Siapa saja yang menghendaki akhirat maka hendaklah ia meninggalkan perhiasan dunia. Siapa saja yang telah melakukan itu semua, maka ia sungguh telah malu kepada Allah dengan sebenar-benar malu.
(HR Tirmidzi : 2458, disahihkan oleh Al Albani didalam Shahih Sunan tirmidzi 2/590)

▶ Al Mubarakfuri rahimahullah mengatakan tentang maksud hadits diatas :

أَنْ تَحْفَظَ الرَّأْسَ أَيْ عَنِ اسْتِعْمَالِهِ فِي غَيْرِ طَاعَةِ اللَّهِ بِأَنْ لَا تَسْجُدَ لِغَيْرِهِ وَلَا تُصَلِّيَ لِلرِّيَاءِ وَلَا تَخْضَعَ بِهِ لِغَيْرِ اللَّهِ وَلَا تَرْفَعَهُ تَكَبُّرًا وَمَا وَعَى أَيْ جَمَعَهُ الرَّأْسُ مِنَ اللِّسَانِ وَالْعَيْنِ وَالْأُذُنِ عَمَّا لَا يَحِلُّ اسْتِعْمَالُهُ وَتَحْفَظَ الْبَطْنَ أَيْ عَنْ أَكْلِ الْحَرَامِ وَمَا حَوَى أَيْ مَا اتَّصَلَ اجْتِمَاعُهُ بِهِ مِنَ الْفَرْجِ وَالرِّجْلَيْنِ وَالْيَدَيْنِ وَالْقَلْبِ فَإِنَّ هَذِهِ الْأَعْضَاءَ مُتَّصِلَةٌ بِالْجَوْفِ وَحِفْظُهَا بِأَنْ لَا تَسْتَعْمِلَهَا فِي الْمَعَاصِي بَلْ فِي مَرْضَاةِ اللَّهِ تَعَالَى

“Agar menjaga kepala jangan digunakan pada perkara bukan ketaatan, seperti :

▪Sujud kepada selain Allah
▪ Janganlah shalat karena riya
▪ Jangan merendahkan kepala untuk selain Allah
▪ Jangan mengangkat kepala karena sombong
▪ Menjaga apa yang ada disekitar kepala yaitu lisan, mata, telinga dari perkara yang tidak halal menggunakannya.
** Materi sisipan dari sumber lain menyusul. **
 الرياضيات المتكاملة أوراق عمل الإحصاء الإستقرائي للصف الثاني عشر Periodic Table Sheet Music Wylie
▪Menjaga perut yakni dari memakan yang haram.

Adapun makna yang ada disekitar perut yaitu :

Anggota badan yang menyambungkan ke perut kemaluan, dua tangan, dua kaki dan hati, semua anggota badan ini menyambungkan ke rongga mulut.
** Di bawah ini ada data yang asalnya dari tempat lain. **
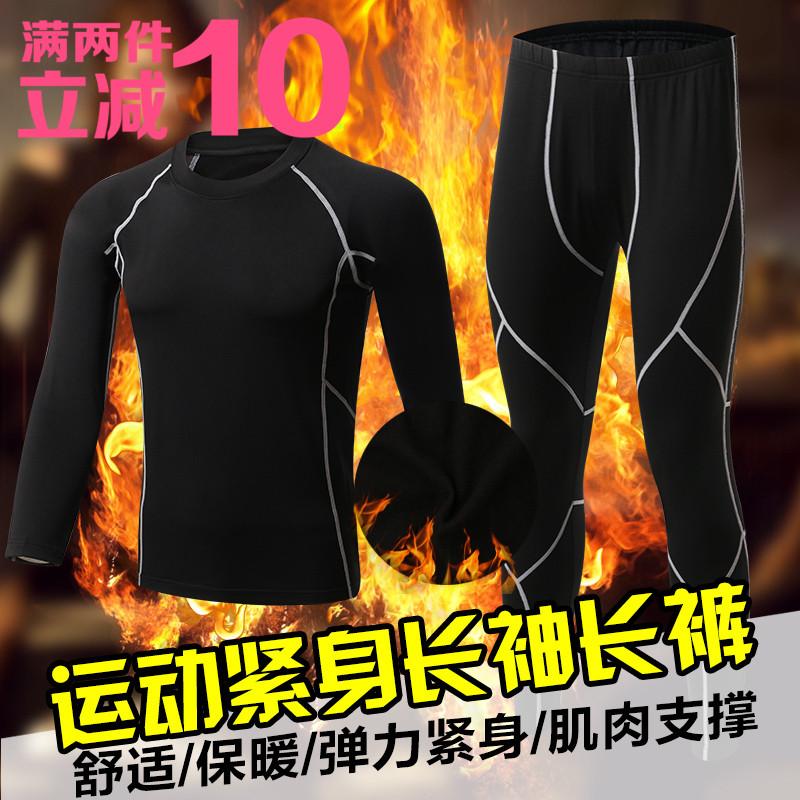комплект нижнего белья Xintown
Maka peliharlah agar tidak menggunakannya untuk kemaksiatan tapi untuk mencari keridhaan Allah Ta’ala”
(Tuhfatul Ahwadzi, syarah Sunan Tirmidzi 7/155).

♡ Keutamaan menjaga lisan dan kemaluan sangatlah besar, berupa jaminan Surga dari Rasulullah shalallahu alaihi wasallam.

Dari Sahal bin Sa’ad dari Rasulullah shalallahu alaihi wasallam beliau bersabda :

مَنْ يَضْمَنْ لِي مَا بَيْنَ لَحْيَيْهِ وَمَا بَيْنَ رِجْلَيْهِ أَضْمَنْ لَهُ الجَنَّةَ

“Siapa yang mampu menjamin untuk ku (dengan menjaga) antara dagunya (lisan) dan antara kedua kakiknya (kemaluan) maka aku jamin ia Surga”
(HR Bukhari : 6474).

Oleh karenanya yang paling banyak menjerumuskan manusia ke neraka juga adalah lisannya, sebagaimana sabda Rasulullah shalallahu alaihi wasallam ketika ditanya apa yang banyak menyebabkan orang masuk neraka, beliau shalallahu alaihi wasallam menjawab :

الْأَجْوَفَانِ الْفَمُ، وَالْفَرْجُ

“Dua lubang berongga yaitu mulut (lisan) dan kemaluan”
(HR Tirmidzi : 2004, disahihkan oleh Al Albani pada Shahih Sunan Tirmidzi 2/379).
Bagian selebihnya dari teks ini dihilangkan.